Reputation: 328
An easy example:
auto f(double*a,unsigned long const N)
{
for(auto i(0);i!=N;++i) a[i]+=2*i;
}
and then I use g++ -std=c++1z -O2 -march=native -ftree-vectorize -fopt-info -S to compile the source code. The output show: note loop vectorized. That is good.
After that I want to add more aggressive optimization to such function. So I write:
__attribute__((optimize("unroll-loops"))) auto f(double*a,unsigned long const N)
{
for(auto i(0);i!=N;++i) a[i]+=2*i;
}
and then I use g++ -std=c++1z -O2 -march=native -ftree-vectorize -fopt-info -S to compile the source code. The output just show: note loop unroll 7 times.
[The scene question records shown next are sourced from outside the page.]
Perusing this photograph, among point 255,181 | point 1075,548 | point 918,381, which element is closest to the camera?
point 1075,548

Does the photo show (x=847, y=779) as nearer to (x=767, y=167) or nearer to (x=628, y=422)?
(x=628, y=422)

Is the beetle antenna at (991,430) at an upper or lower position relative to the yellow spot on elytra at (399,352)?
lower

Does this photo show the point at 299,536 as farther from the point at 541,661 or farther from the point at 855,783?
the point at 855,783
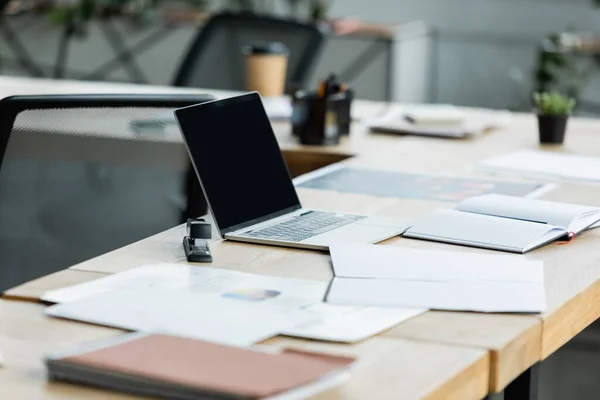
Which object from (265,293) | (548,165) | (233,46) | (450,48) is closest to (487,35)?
(450,48)

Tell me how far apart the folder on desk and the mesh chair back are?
84.9 inches

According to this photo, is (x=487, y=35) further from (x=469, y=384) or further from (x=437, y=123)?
(x=469, y=384)

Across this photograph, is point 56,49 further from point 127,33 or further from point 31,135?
point 31,135

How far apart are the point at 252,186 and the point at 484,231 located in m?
0.33

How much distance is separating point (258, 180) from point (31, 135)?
33 centimetres

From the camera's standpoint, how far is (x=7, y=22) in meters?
5.22

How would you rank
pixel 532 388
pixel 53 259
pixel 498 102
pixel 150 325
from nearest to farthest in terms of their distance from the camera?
pixel 150 325
pixel 532 388
pixel 53 259
pixel 498 102

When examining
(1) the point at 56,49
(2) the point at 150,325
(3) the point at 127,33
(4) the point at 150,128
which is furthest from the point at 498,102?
(2) the point at 150,325

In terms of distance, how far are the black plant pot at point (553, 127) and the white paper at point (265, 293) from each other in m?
1.19

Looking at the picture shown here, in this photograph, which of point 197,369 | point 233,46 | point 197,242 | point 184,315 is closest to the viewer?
point 197,369

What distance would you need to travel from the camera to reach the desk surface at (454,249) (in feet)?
3.64

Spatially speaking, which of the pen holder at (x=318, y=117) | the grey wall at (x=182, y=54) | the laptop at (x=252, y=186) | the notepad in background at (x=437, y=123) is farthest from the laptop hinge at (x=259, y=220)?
the grey wall at (x=182, y=54)

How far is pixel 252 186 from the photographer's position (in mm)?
1570

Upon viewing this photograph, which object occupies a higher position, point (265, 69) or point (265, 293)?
point (265, 69)
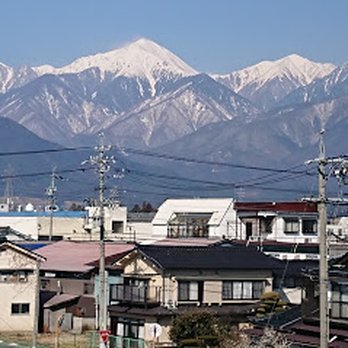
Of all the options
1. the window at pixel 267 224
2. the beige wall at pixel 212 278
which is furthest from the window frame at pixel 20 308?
the window at pixel 267 224

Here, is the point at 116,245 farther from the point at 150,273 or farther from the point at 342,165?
the point at 342,165

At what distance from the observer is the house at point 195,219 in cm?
6694

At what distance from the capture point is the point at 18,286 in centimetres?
4022

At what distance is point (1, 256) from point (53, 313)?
3.20 meters

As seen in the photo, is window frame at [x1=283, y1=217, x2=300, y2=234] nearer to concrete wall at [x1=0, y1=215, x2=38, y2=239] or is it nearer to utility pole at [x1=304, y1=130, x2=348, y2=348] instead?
concrete wall at [x1=0, y1=215, x2=38, y2=239]

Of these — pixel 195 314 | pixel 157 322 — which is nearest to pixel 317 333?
pixel 195 314

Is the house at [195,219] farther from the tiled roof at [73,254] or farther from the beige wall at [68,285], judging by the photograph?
the beige wall at [68,285]

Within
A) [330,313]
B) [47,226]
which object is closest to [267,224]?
[47,226]

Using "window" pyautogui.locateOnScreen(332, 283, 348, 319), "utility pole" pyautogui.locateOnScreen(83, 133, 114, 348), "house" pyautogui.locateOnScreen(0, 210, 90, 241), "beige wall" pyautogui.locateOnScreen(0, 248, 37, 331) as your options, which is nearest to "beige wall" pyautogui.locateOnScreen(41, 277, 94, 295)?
"beige wall" pyautogui.locateOnScreen(0, 248, 37, 331)

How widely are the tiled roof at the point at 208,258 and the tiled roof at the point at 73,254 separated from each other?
5.47 metres

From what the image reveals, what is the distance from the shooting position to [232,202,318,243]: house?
60156 millimetres

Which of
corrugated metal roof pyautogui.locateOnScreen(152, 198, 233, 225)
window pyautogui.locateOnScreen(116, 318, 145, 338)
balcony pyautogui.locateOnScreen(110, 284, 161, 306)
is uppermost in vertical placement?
corrugated metal roof pyautogui.locateOnScreen(152, 198, 233, 225)

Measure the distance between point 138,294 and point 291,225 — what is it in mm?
25732

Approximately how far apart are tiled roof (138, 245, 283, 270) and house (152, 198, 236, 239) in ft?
79.0
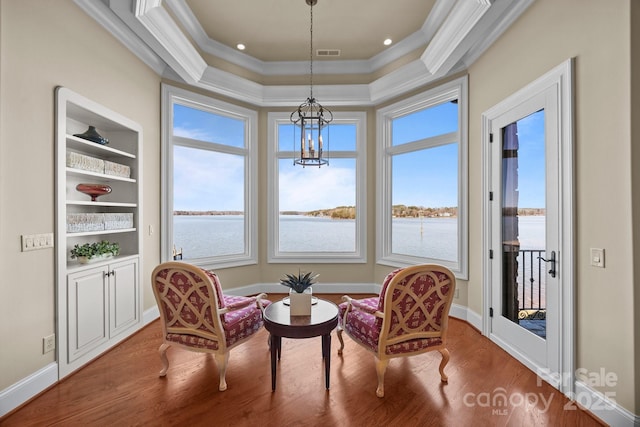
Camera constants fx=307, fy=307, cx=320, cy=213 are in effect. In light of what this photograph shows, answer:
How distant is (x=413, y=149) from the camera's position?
451 cm

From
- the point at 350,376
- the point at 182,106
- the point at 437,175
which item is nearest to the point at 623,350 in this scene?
the point at 350,376

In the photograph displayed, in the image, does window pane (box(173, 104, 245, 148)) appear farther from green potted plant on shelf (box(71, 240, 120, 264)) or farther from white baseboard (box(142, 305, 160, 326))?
white baseboard (box(142, 305, 160, 326))

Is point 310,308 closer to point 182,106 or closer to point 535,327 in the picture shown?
point 535,327

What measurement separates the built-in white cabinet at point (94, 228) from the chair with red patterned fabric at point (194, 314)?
0.81 meters

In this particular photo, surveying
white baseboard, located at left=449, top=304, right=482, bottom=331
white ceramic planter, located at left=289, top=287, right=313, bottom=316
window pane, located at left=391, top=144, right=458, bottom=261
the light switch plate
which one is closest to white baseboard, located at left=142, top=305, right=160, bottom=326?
white ceramic planter, located at left=289, top=287, right=313, bottom=316

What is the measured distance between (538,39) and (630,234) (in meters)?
1.75

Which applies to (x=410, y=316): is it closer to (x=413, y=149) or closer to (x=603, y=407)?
(x=603, y=407)

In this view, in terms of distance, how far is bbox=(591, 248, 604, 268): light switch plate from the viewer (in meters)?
2.01

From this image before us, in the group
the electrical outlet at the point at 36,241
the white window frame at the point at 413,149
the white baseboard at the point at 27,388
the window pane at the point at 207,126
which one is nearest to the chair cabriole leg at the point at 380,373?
the white window frame at the point at 413,149

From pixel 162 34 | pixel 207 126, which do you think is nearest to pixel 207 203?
pixel 207 126

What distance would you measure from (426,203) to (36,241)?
4270 mm

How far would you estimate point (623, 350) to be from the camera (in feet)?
Result: 6.22

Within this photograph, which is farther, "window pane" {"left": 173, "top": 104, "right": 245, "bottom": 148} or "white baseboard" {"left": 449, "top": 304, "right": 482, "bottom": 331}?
"window pane" {"left": 173, "top": 104, "right": 245, "bottom": 148}

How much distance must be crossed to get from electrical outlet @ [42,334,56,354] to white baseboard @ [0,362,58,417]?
12 cm
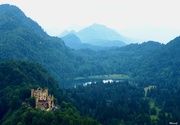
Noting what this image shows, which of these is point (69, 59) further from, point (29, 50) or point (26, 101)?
point (26, 101)

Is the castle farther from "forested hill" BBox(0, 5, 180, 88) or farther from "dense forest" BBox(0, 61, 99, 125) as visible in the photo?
"forested hill" BBox(0, 5, 180, 88)

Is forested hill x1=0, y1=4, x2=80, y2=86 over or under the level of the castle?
over

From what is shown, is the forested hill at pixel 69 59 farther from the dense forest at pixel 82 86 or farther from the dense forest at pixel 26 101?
the dense forest at pixel 26 101

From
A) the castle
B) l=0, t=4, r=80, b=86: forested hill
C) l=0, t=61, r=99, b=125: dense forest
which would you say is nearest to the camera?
l=0, t=61, r=99, b=125: dense forest

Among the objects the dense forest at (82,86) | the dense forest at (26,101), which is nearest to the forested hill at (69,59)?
the dense forest at (82,86)

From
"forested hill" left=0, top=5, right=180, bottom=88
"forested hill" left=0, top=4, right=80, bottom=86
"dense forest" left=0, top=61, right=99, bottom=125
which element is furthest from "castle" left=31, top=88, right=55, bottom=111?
"forested hill" left=0, top=5, right=180, bottom=88

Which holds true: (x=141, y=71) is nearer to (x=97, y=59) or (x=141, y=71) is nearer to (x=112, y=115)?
(x=97, y=59)

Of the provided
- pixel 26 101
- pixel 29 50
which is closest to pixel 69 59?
pixel 29 50

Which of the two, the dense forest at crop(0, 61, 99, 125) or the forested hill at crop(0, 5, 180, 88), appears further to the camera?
the forested hill at crop(0, 5, 180, 88)
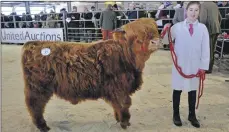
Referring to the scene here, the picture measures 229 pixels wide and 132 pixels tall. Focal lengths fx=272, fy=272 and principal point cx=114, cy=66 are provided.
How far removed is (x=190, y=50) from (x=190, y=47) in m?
0.03

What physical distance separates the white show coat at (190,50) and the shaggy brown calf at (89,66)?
1.08ft

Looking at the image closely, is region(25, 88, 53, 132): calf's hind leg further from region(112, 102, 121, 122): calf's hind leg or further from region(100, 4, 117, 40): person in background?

And then I check the asm file and find out that gcc just does unroll-loops optimization but ignores tree-vectorize in the command line.
I also try to use:
#pragma GCC optimize("unroll-loops")
auto f(double*a,unsigned long const N)
{
for(auto i(0);i!=N;++i) a[i]+=2*i;
}
still not working. So I want to ask how to keep command line options but add more optimization flag to certain function.
I use g++-5.2, x86-64 linux and cpu support avx2.
Upvotes: 3
Views: 826
Reputation: 3917
From the GCC documentation...
optimize
The optimize attribute is used to specify that a function is to be compiled with different optimization options than specified on the command line. Arguments can either be numbers or strings. Numbers are assumed to be an optimization level. Strings that begin with O are assumed to be an optimization option, while other options are assumed to be used with a -f prefix. You can also use the ‘#pragma GCC optimize’ pragma to set the optimization options that affect more than one function. See Function Specific Option Pragmas, for details about the ‘#pragma GCC optimize’ pragma.
So, the optimize attribute and the #pragma
are not additive. You would have to explicitly pass all the necessary optimization arguments to the attribute.
For example...
__attribute__((optimize("O2", "tree-vectorize", "unroll-loops"))) auto f(double*a,unsigned long const N)
{
for(auto i(0);i!=N;++i) a[i]+=2*i;
}
However, you may get better results using PGO instead of explicitly forcing the compiler to use specific optimizations.
Upvotes: 2